Figure 13 describes the detail steps of identifying the group skylines process. The algorithm input constitutes a set of data items in group G_j while the output of the algorithm constitutes a set of group skylines. The algorithm works as follows: In step 1 each data item dt_i of a group G_j is read. A pointer ptr indicate a data item dt_i (step 2). Each data item dt_k is read where k = i + 1 in G_j (step 4). A pointer cw points to dt_k (step 5). The values of non-missing dimensions between ptr and cw are compared by calling algorithm 6 (step 6). If the comparison results return 1 (step 7), the data item pointed by cw from G_j is removed (step 8) and if the comparison results return 2 (step 9), the set IsDominated is true (step 10). This process is repeated until all the data items of G_j are compared to the data item pointed to by ptr. If a data item of ptr is dominated by any data item of cw (step 13), the data item pointed by ptr is removed from G_j (step 14). This process continues until all the remaining data items of the group are compared to each other. The algorithm ends by returning the group skylines.

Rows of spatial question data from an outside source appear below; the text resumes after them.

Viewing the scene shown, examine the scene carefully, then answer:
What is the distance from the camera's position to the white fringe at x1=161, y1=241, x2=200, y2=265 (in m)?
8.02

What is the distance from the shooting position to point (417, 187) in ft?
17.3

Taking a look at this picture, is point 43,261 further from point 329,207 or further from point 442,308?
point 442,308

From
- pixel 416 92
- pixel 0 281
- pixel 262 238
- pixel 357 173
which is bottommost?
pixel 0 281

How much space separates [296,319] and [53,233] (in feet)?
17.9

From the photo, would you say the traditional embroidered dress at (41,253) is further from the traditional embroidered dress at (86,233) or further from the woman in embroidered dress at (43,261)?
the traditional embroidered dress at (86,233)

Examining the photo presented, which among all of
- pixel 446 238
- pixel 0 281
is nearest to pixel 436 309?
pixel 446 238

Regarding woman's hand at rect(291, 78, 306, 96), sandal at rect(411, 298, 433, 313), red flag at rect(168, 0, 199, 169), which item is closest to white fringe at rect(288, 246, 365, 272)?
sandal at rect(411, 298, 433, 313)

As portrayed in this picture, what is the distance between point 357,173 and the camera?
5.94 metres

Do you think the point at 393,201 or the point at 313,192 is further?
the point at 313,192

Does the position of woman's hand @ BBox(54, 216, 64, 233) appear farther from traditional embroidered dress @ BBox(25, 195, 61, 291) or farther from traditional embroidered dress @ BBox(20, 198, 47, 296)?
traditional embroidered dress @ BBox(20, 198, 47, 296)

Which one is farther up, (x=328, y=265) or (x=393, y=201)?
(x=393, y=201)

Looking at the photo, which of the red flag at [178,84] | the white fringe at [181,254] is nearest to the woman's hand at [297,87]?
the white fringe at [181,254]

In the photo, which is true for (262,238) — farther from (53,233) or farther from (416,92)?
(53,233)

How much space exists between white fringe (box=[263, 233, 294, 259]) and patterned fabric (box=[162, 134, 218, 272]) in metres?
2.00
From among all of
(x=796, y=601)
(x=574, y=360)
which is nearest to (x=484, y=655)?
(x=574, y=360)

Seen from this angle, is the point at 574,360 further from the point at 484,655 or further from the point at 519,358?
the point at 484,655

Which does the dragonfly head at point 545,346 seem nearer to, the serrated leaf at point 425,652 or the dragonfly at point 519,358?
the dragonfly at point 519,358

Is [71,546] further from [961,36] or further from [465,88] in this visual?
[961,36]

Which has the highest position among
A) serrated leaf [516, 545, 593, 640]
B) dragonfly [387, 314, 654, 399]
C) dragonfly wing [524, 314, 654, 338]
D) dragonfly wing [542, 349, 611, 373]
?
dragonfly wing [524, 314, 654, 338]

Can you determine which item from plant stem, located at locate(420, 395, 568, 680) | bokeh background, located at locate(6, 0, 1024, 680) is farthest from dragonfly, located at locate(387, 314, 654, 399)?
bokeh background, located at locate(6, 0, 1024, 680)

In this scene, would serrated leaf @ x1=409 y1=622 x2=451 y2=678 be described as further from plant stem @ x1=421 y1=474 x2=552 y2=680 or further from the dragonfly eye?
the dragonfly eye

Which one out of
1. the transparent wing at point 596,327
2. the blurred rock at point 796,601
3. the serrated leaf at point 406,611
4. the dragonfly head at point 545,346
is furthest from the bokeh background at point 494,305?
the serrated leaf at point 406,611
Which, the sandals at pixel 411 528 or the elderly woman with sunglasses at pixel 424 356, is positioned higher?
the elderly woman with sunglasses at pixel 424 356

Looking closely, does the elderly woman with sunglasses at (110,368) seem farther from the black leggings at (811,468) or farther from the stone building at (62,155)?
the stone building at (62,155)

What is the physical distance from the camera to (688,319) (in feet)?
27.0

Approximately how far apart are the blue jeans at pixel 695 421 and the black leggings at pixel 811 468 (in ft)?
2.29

Figure 14 details the steps of an algorithm that is used to identify the local cluster skylines. The input of the algorithm consists of a set of groups of a cluster, while the output consists of a set of local skylines of a cluster. The algorithm works as follows: In step 1 a group G_i of clusters C_j is selected. The data item dt_k of G_i is read (step 2). A pointer ptr denotes a data item dt_k (step 3). Then, a new group G_j++ of C_j is selected (step 5) before each data item dt_l of group G_j++ is read (step 6) followed by setting a pointer cw that indicates the data item dt_l (step 7). A pairwise comparison between data items pointed to by ptr and cw is conducted (step 8). If the result returned from the comparison is 1 (step 9), the data item pointed to by cw is removed from G_j++ (step 10) and if the result of the comparison is 2 (step 11), then IsDominated is true (step 12). This process is repeated until all data items of G_j++ are compared to the data item pointed to by ptr (steps 6–14). The process continues by comparing ptr with the data items of the other groups of C_j (steps 5–15). If a data item pointed to by cw of any group dominates the data item pointed to by ptr (step 16), the data item pointed to by ptr is removed from G_j (step 17). This process continues until all the remaining data items of group G_j are compared to the data items of the other groups (steps 2–19). This process ends once all groups have been compared to each other and the skylines of the cluster have been identified (step 1–20). The process ends by returning the local skylines of the cluster (step 21).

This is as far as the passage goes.